Staples and other farmers described a system that is worse in certain respects than sharecropping. It works like this: to do business nowadays, most chicken farmers need to contract with a processing company. The company delivers them feed and chicks, which farmers raise into full-size birds. The same company then buys those same birds back when they are full grown. The problem is that the big processing company is usually the only game in town. So it can—and usually does—call all the shots, dictating everything from what facilities a farmer builds on his farm to the price he receives for his full-size chickens.

As Staples explained, a processing company can require a farmer to assume substantial debt to pay for new chicken houses, tailored to the company’s exact specifications. Staples said he himself had borrowed $1.5 million. Then the company will offer that same farmer a sixty-day contract that can be changed or terminated by the company for any reason at any time. If a farmer gets fed up with the chronic uncertainty and tries to negotiate better terms, the company can punish him by sending lousy feed or sickly chicks, thereby depressing his earnings. Or the company can simply undercount the full-grown chickens’ weight. Whatever the particular abuse, because there are now so few processing companies—often only one or two in a farmer’s geographic area—there’s little way out of the cycle. For many chicken farmers in America, the only real option is to accept the terms, even if those terms are slowly driving them out of business.

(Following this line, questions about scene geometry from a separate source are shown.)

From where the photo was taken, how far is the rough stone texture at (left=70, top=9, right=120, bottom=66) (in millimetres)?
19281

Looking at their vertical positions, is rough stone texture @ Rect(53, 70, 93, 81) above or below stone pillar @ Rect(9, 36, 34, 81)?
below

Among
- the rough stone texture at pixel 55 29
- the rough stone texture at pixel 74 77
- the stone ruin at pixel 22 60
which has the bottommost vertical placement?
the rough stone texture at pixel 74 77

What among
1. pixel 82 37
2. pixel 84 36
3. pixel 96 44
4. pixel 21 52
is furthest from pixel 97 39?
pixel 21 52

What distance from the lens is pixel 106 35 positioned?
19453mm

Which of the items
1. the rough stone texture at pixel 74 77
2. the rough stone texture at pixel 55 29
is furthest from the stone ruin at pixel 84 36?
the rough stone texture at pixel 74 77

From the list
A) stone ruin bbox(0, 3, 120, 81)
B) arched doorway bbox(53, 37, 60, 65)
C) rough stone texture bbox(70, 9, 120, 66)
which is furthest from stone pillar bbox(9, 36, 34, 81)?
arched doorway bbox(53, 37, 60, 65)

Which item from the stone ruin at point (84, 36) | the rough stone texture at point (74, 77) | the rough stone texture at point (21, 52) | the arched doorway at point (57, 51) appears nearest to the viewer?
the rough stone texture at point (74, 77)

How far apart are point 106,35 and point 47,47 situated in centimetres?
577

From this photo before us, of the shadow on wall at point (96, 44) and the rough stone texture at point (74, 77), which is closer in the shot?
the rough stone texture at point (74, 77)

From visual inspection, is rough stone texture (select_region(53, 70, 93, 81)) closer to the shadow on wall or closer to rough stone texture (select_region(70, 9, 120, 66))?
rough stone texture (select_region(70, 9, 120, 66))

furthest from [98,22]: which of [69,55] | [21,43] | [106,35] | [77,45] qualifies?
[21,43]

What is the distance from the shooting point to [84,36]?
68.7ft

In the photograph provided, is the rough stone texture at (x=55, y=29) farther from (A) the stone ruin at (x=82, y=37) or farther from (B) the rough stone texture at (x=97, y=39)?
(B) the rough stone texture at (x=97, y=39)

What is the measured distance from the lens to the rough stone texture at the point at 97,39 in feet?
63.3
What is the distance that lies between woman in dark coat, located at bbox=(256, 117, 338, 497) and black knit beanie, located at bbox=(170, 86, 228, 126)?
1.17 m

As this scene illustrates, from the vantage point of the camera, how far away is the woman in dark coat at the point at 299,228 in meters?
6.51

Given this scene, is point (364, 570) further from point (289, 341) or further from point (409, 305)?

And even if those terms keep them from publicly speaking their minds.

Staples told the crowd at the hearing that he feared that Pilgrim’s Pride, the processing company with which he contracts, might punish him for voicing his troubles. Later, Christine Varney, the government’s chief antitrust regulator at the time, who was sitting in front of an American flag, spoke up. “Mr. Staples, let me say, I fully expect you will not experience retaliation by virtue of your presence here today,” she said, handing him a piece of paper with her phone number on it. “But if you do, you call me.” The hearing erupted into applause.